Chakuza ansima con forza e getta indietro il capo, le mani vagano alla cieca sullo sportello del frigorifero, che sta cominciando a scaldarsi davvero, e ad un certo punto Bushido comincia ad affondare con talmente tanta forza che Chakuza si ritrova completamente schiacciato sulla superficie in acciaio. Ed è vero, è calda.
Bushido si svuota dentro di lui con un grugnito e Chakuza lo segue un paio di spinte dopo, geme e chiude gli occhi e quando li riapre il povero sportello s’è sporcato del suo piacere. E c’è una lucetta rossa che lampeggia.

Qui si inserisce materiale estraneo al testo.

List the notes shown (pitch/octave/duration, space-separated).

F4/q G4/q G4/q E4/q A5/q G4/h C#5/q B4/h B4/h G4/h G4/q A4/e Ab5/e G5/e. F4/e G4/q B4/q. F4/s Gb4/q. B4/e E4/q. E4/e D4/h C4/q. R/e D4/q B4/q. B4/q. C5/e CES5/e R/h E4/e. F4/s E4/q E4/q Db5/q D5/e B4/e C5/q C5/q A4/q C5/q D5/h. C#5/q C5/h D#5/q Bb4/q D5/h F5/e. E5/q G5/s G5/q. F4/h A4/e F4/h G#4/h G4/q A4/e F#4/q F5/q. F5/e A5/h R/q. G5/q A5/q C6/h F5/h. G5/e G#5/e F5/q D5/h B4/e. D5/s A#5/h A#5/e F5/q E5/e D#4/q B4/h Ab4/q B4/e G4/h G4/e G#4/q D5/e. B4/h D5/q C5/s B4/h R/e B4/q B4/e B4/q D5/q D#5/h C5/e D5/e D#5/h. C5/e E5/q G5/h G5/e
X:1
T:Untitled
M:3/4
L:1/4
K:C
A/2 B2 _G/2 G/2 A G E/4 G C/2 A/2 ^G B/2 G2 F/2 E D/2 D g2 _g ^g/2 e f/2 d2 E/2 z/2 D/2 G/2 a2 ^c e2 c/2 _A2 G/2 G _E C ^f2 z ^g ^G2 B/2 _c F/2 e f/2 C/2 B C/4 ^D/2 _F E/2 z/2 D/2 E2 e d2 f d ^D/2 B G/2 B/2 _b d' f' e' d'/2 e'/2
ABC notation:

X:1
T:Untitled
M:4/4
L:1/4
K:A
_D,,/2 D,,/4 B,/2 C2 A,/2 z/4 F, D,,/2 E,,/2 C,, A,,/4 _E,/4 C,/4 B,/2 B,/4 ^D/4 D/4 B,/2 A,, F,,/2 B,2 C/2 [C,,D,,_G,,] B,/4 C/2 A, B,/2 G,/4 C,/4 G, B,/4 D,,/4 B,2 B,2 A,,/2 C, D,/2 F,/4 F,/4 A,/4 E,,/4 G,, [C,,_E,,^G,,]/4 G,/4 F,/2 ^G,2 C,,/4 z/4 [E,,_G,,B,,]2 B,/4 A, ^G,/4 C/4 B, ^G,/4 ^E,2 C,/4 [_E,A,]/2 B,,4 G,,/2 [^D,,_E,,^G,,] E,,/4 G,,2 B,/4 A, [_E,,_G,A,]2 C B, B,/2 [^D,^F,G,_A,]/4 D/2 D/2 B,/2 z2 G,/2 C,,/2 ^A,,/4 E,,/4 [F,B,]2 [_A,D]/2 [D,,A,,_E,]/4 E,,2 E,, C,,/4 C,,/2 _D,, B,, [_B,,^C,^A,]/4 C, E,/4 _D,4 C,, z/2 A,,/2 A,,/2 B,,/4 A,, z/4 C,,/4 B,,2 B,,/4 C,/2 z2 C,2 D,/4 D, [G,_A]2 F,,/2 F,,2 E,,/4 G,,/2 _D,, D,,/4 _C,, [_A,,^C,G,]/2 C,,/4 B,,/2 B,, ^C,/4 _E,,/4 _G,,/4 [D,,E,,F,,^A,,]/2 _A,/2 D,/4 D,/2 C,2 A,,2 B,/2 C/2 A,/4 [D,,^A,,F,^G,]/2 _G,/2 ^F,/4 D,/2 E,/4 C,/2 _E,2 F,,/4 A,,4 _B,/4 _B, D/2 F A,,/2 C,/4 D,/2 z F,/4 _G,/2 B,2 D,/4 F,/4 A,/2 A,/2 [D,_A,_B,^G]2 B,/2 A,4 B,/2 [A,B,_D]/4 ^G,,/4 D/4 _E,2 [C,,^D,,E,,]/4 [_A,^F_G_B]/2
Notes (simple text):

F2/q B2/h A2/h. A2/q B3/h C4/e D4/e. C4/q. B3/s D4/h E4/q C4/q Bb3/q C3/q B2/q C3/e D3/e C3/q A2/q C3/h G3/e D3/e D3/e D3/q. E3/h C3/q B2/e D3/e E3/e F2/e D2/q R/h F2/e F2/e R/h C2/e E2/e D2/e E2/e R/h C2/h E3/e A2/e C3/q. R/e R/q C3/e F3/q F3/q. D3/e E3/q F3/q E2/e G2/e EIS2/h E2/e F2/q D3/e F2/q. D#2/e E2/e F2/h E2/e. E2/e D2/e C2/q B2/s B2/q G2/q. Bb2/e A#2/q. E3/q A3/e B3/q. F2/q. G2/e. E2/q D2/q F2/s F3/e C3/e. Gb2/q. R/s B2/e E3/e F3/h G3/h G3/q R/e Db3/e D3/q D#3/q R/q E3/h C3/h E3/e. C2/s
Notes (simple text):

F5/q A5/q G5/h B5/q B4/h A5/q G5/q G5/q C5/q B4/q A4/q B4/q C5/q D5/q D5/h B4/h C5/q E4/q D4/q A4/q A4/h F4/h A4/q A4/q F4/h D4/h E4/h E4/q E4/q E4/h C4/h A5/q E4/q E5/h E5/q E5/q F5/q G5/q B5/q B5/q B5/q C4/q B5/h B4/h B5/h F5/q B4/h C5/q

- Che cazzo…? – ha appena il tempo di esalare fra gli ansiti, che subito il frigorifero lo interrompe.
Inserire temperatura desiderata. – chiede una voce di donna, metallica e affascinante, e Chakuza si irrigidisce mentre Bushido gli si abbatte contro, ridendo e respirando sulla sua spalla.
- Ma che hai fatto?
Chakuza cerca di voltarsi – respira ancora affannosamente – e solleva le mani in segno di difesa.
- Io non ho fatto niente! – protesta, mentre il frigorifero ripete pazientemente la propria richiesta.
Bushido ride ancora e gli lascia un bacio ruvido sul collo.
- No, in effetti ho fatto tutto io. – ed è il suo saluto, perché Chakuza lo sente uscire ed allontanarsi da sé pochissimi secondi dopo, e poi lo osserva anche uscire dalla cucina dopo aver esaudito le implorazioni del frigo, e rimane lì, i pantaloni calati e lo sguardo assente, mentre Bushido mormora “Ti spiacerebbe pulire lo sportello?”, prima di sparire in corridoio, verso il bagno.
Silenziosamente, Chakuza si riveste ed afferra uno strofinaccio appeso sullo schienale di una sedia. Lo inumidisce appena, prima di cominciare a lavare via la traccia del loro amplesso.